Choose from a selected group of artists represented in the exhibition A Mirror of Nature: Nordic Landscape Painting 1840-1910.
Vyborg 1863 - Helsinki 1937, Finnish
Eero Järnefelt was born in Vyborg into the family of Lieutenant-General Alexander Järnefelt. His mother, Elisabeth Clodt von Jörgensburg, belonged to a noble family in St Petersburg, and some of her close relatives were also artists.
In 1870, the family moved to Helsinki where in addition to his schooling, Eero Järnefelt studied at the drawing school of the Finnish Art Society in 1874 and 1878. Between 1883-86 he studied at the St Petersburg Academy of Art. In those days it was very rare for a Finnish artist to go to St Petersburg to study, but it was a natural choice for Järnefelt given his family background.
Järnefelt continued his art studies in Paris at the Académie Julian from 1886-88, and also in 1889 and 1890-91. At the end of the 1880s, he spent a great deal of time in Paris with Akseli Gallen-Kallela. They were united by the notion of a Finnish national identity and the desire to create original Finnish art based on the naturalism of the time. Järnefelt travelled to Italy in 1894 and 1897 to study the art of the Early Renaissance.
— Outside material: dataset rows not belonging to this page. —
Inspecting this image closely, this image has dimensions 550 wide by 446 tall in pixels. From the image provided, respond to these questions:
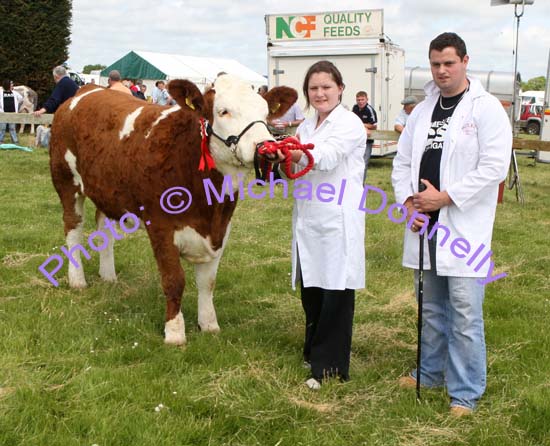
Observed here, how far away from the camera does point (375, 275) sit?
654 cm

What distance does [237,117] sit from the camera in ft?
Result: 13.0

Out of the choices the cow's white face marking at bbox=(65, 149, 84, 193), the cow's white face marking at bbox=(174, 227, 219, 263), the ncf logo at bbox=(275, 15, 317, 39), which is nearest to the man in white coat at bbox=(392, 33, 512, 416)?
the cow's white face marking at bbox=(174, 227, 219, 263)

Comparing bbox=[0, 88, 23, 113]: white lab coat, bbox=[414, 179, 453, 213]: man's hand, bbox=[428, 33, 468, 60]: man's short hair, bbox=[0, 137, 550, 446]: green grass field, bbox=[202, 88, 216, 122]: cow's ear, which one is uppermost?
bbox=[0, 88, 23, 113]: white lab coat

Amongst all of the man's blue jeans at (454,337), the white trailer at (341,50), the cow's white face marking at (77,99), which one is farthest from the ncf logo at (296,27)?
the man's blue jeans at (454,337)

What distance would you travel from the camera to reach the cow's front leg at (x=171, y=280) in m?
4.64

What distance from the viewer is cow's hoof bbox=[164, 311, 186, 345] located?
4645mm

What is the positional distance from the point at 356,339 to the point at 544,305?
6.21 ft

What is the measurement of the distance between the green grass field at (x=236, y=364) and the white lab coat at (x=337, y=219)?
27.9 inches

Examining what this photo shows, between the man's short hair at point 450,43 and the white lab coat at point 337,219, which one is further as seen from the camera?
the white lab coat at point 337,219

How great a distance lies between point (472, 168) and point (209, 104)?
1.78 meters

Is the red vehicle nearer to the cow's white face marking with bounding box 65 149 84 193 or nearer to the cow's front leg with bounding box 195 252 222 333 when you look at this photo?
the cow's white face marking with bounding box 65 149 84 193

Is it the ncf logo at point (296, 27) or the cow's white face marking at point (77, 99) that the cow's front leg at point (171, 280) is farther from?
the ncf logo at point (296, 27)

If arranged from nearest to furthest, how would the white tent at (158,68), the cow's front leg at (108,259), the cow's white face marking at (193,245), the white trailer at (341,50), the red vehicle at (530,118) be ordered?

Järnefelt's early outstanding works Savo Boat (1888), A July Day (1891) and The Wage Slaves (1893) all depict Finns living in the countryside amid the landscapes and natural conditions that governed their lives.
Järnefelt was influenced by both his studies in St Petersburg and the family's strong idealism. The family home became a meeting place for the young intelligensia thanks to Elisabeth Järnefelt's enthusiasm for the notion of a Finnish national identity. The "Järnefelt school" as the circle was called, included, in addition to Järnefelt's siblings, the writers Juhani Aho and Minna Canth, with whom Eero Järnefelt had been in frequent contact when he lived in Kuopio between 1884-88, and many others. The circle discussed such topics as Russian and Scandinavian literature. The group's thinking was coloured by the idealistic notion that art could be transformed and could reform society by turning towards reality. Juhani Aho's breakthrough work Rautatie ("The Railway"; 1884) took final shape in Järnefelt's circle, which is also where the idea behind setting up the pro-Finnish newspaper Päivälehti was established. The paper together with its literary Christmas album Nuori Suomi attracted the key driving forces behind Finnish art. Eero Järnefelt was involved with illustrating the album and his works were published as pictures on its pages.
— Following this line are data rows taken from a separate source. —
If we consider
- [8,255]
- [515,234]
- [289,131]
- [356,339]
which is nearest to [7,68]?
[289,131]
In 1892, Eero Järnefelt travelled to Koli in Northern Karelia for the first time. In the same year, both Akseli Gallen-Kallela and Jean Sibelius made their first trips to Karelia. For Järnefelt, the hills at Koli became a place of pilgrimage for his painting and artistic quest right up until his last years.
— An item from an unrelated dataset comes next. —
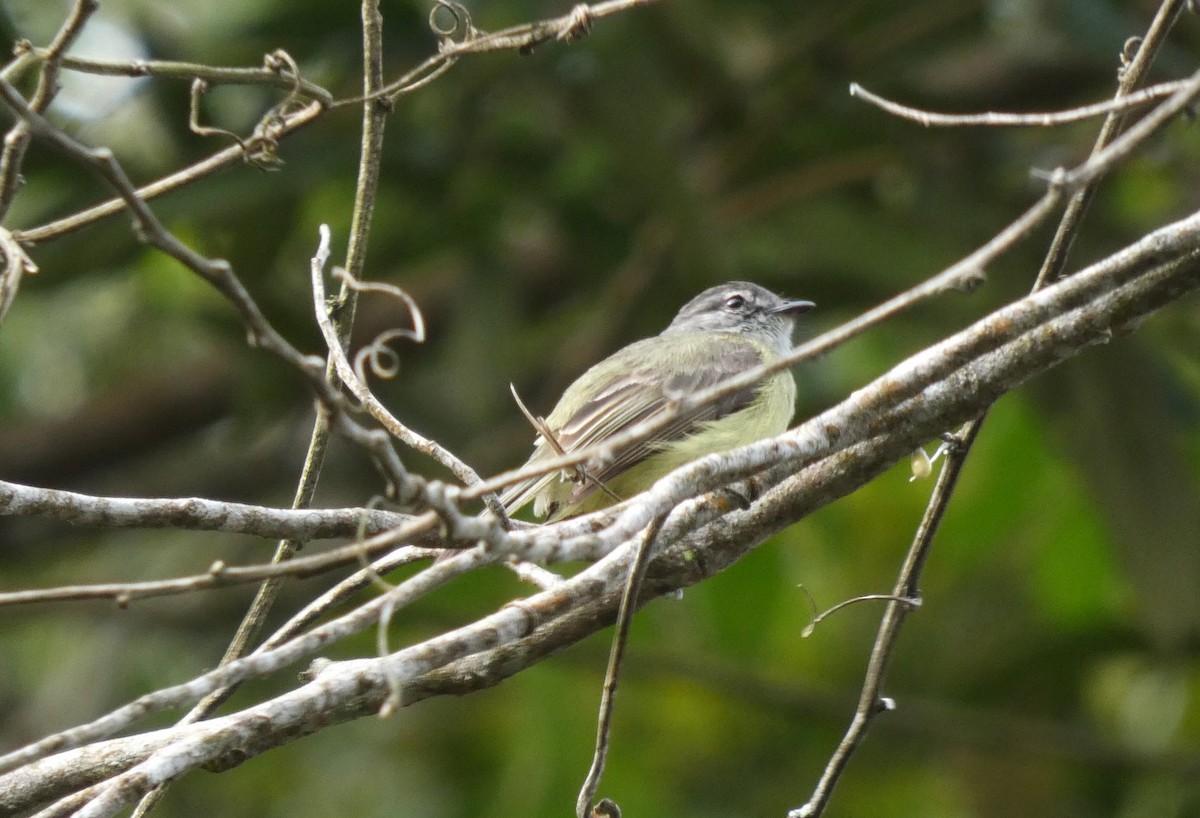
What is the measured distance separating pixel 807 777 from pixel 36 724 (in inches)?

The Järnefelt family's villa at Suviranta in Tuusula was completed in 1901; Juhani Aho, Pekka Halonen and Jean Sibelius also lived nearby. Järnefelt worked from 1902-28 as a teacher in the art room at the University of Helsinki.
After the 1890s, Järnefelt's naturalistic depiction of the life of the people gave way to detailed depictions of scenery and natural landscapes. Järnefelt also painted a large number of portraits, both keenly observed pictures of his intimate circle, and later more and more commissioned portraits of prominent people.